Companies need to create innovative products adapted to their customers’ much quicker and much more regularly. These days it is the main vector for retaining or increasing market share in a constantly changing economic context. In-depth analysis of market data and consumer behaviours makes it possible to anticipate future requirements. Thus turned towards the identification of future uses, to meet customer expectations or to disrupt the market, a company will be able to take better operational decisions to define its strategy and position itself in its market segment. Data analysis is thus becoming more than ever a major driver of growth. In 2020, corporate investment in data projects is expected to exceed 203 billion dollars worldwide. But at a time when many are claiming to be Data Driven Companies, lots of data projects end in failure. Yet most of these failures are unnecessary and due to well-known causes! Focus on the recurrent pitfalls to avoid.
An approach focused exclusively on the technology
Many data projects concentrate on the implementation of technology solutions (Data Lake, installation of Hadoop clusters, use of a NoSQL database etc.) without considering their purpose, in other words, the requirements or the uses to which they are to be put. The investment is in fact, focused on IT rather than on the operational departments and provides few business benefits. Not all such projects are a waste of money as they at least contribute to developing the technology skills of the IT and IS teams, whilst providing little value at a company level.
Results built on non-industrialisable models
Data Scientists have the required knowledge of models (predictive analysis, machine learning etc.) but usually have little experience of development, especially in an industrial environment. The scripts they provide are often unusable for IT teams. On the IT side, whilst teams are expert in industrialisation aspects, they encounter certain difficulties in understanding the cogs and sequencing of the models proposed by the Data Scientists, whose constraints they don’t always understand. Most data initiatives end up with unsuitable results that are hard to use, both for the analysis of data and for the deployment of the use cases handled. The design of industrial, automatable methods requires a learning process in which the IT department and the Data Science team both participate. This is a preliminary to making effective deployment the rule.
A lack of perspective, analysis and preparation of the company
Companies that introduce data projects often assume that the model and strategies to be implemented are the same as those they have already come across in Business Intelligence projects, thinking that in the end that only the technology and tools will change. This encourages them to retain the same organisation and the same design methods as on previous projects. Yet data science is a discipline based on a prospective approach, with exploratory and trial and error stages. It is impossible to run a project today as we did ten years ago, on the basis of predetermined studies, without a learning phase and without the collaboration of the Data Scientists and IT.

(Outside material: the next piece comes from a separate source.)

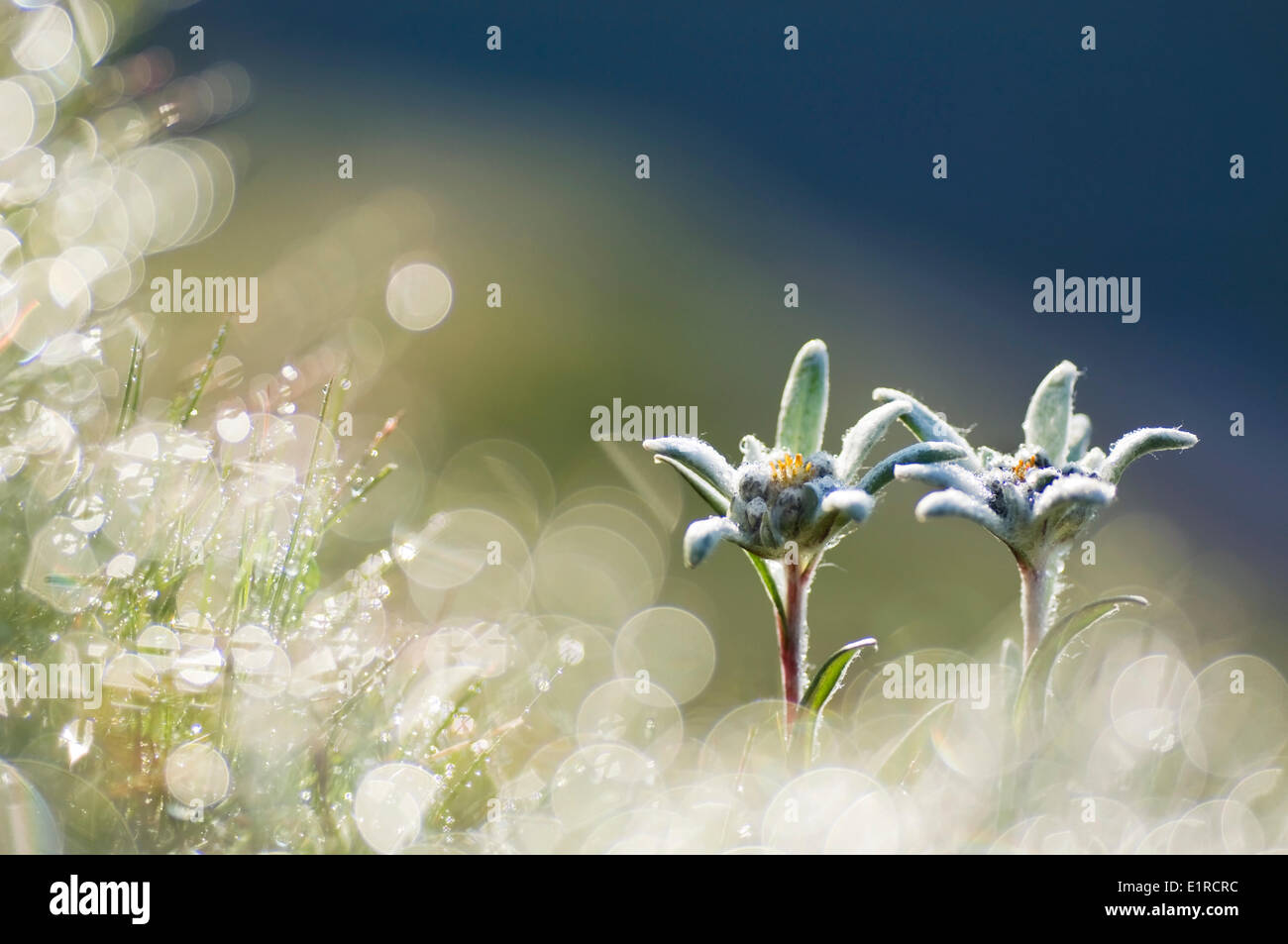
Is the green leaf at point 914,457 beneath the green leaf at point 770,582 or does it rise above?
above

Little collaboration due to in-house cultural differences
The companies, especially the major groups, currently operate with internal silos. There are few synergies between different departments where all work to their own cultures and habits. Confusion might arise when the operational departments, the data science team and IT are working towards distinct and exclusive objectives. Companies lack maturity in respect of the new approaches and working methods, both in terms of the organisation of the work and the way data is handled. To remove this continuing brake on innovation, the various teams must learn to work together more.
An organisation awaiting mobilisation
Despite loading lots of expectations on data projects, top management is still scarcely involved in them. Yet the success of data initiatives also depends on suitable investment in company management. This organisation must be reflected in the entire structure – from management to operational teams – to ensure that the players involved are working towards the same objectives. It must be arranged around a set of common practices capable of developing the skills of every team, from the operational departments to IT.
A data project is a complex initiative, there is a need for suitable architectures to handle the huge quantities of data (structured and non-structured), advanced statistical techniques (proven algorithms, integration of the predictive dimension, training) and access to multiple sources of information (stored and managed in-house or externally, or shared and accessible via initiatives such as Open Data or Open API).
But the key to success is elsewhere, residing in the structuring of the approach. The only way to avoid the usual pitfalls is to bring them to light upstream, by completing each of the various stages (concept, framing of use cases, trialling), within defined timescales and with precise objectives. Completing these three stages will prove the project’s business benefits before entering the industrialisation phase, giving it maximum chances of success!